Ich hatte total Angst, dass das alles rauskommt und im schlimmsten Fall sogar eine Aussprache stattfinden würde. Ich wollte meinen Mitschülern nämlich auf keinen Fall gegenübertreten und als Heulsuse da stehen. Das würde eh alles nur schlimmer machen und ein Gespräch allein würde sicher nicht reichen, um das Mobbing zu beenden.
Mit meinen Vermutungen sollte ich leider Recht behalten. Meine Eltern haben meine Klassenlehrerin auf die Situation hingewiesen, die dann das Thema “Mobbing” in der Klasse angesprochen hat. Das war mir total peinlich und am liebsten wäre ich im Erdboden versunken. Der Effekt war natürlich genau der, den ich vorher gesagt habe. Anstatt irgendetwas aus dem Gespräch mit der Lehrerin zu lernen, wurde es für mich danach nur noch schlimmer. Zwar haben sie mehr aufgepasst, dass sie mich nicht vor Lehrern beschimpfen, aber die Pausen waren noch genauso unerträglich wie vorher.
Irgendwann habe ich die Hoffnung aufgegeben, dass es jemals besser werden würde und meinen Eltern gesagt, dass ich die Schule wechseln möchte. Die haben Gott sei Dank zugestimmt und zusammen haben wir eine neue Schule für mich ausgesucht.
Da war ich dann zwar wieder ein Neuling, aber meine Mitschüler dort waren total anders. Sie haben sich von Anfang an für mich interessiert und waren neugierig, wer ich war und wollten mich kennenlernen.
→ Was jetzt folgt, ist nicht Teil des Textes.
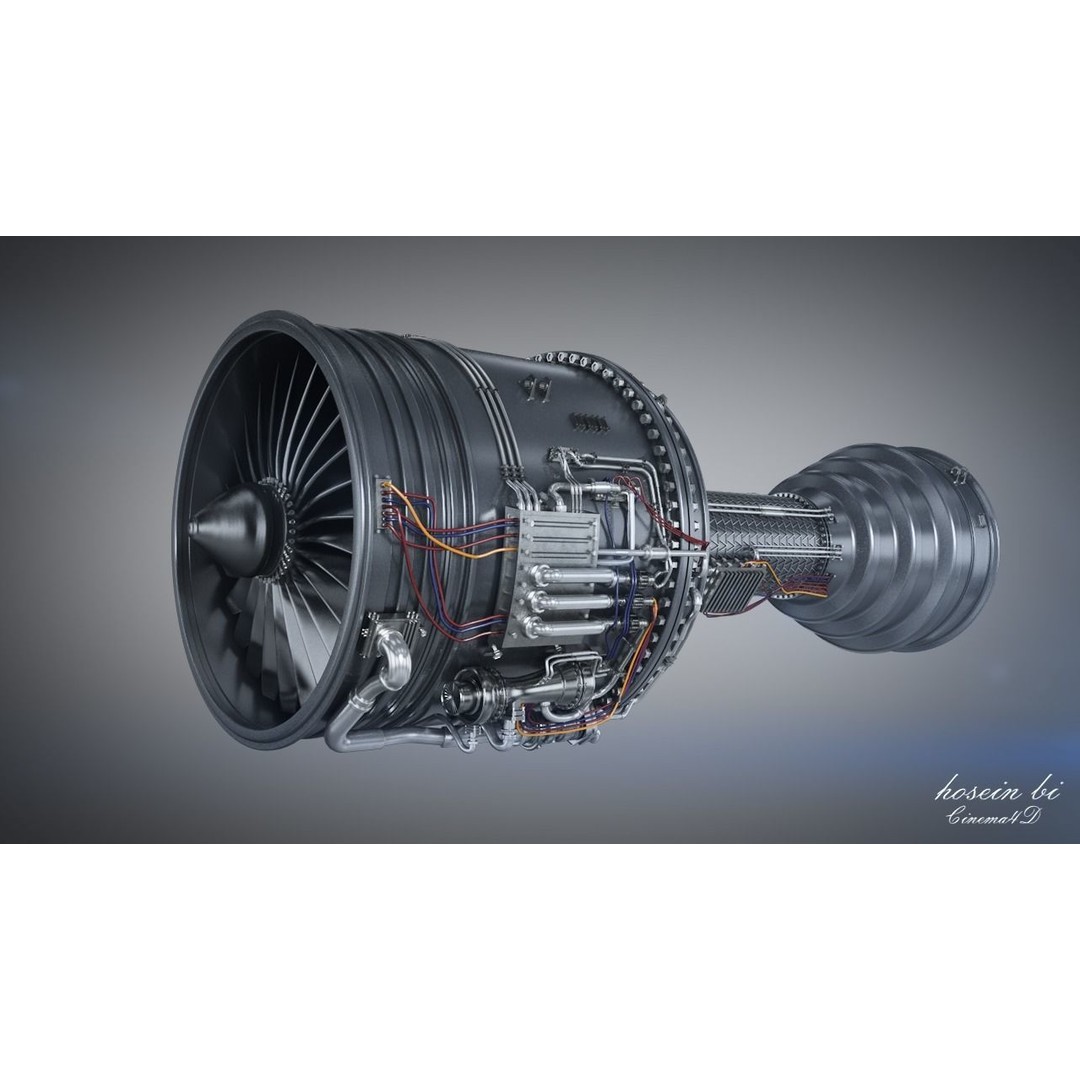 Jet Engine 3D Model – High Poly Aircraft Part, FBX & OBJ Formats - View 12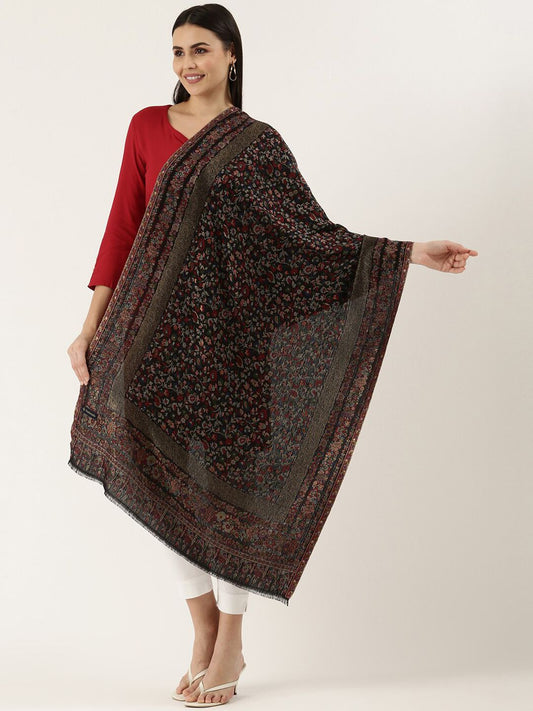 Dhiyona PA Women Black Floral Design Woven Shawl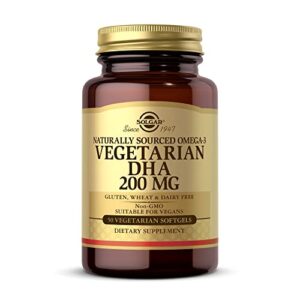 solgar vegetarian dha 200 mg – 50 vegetarian softgels – naturally sourced omega-3 – vegan, gluten free, dairy free – 50 servings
Auf unserer gemeinsamen Busfahrt zur Schule habe ich mich sofort mit einigen Mädels super verstanden und wir haben uns direkt angefreundet.
Das war eine totale Erleichterung für mich und der ganze Druck aus dem letzten Schuljahr ist wie ein riesen Stein von mir gefallen. Irgendwann habe ich nämlich angefangen, die Schuld bei mir zu suchen und an mir selbst zu zweifeln. Aber Gott sei Dank habe ich mich von den Leuten nicht unterkriegen lassen und bin froh, dass ich mich entschlossen habe, mit meinen Eltern darüber zu reden. Eigentlich hätte ich das schon viel früher machen sollen, dann hätte ich mir eine Menge Leid und Qualen ersparen können.
Auf jeden Fall bin ich froh, dass an meiner neuen Schule alles super läuft und ich werde hoffentlich nie wieder solche Schlimmen Erfahrungen machen müssen.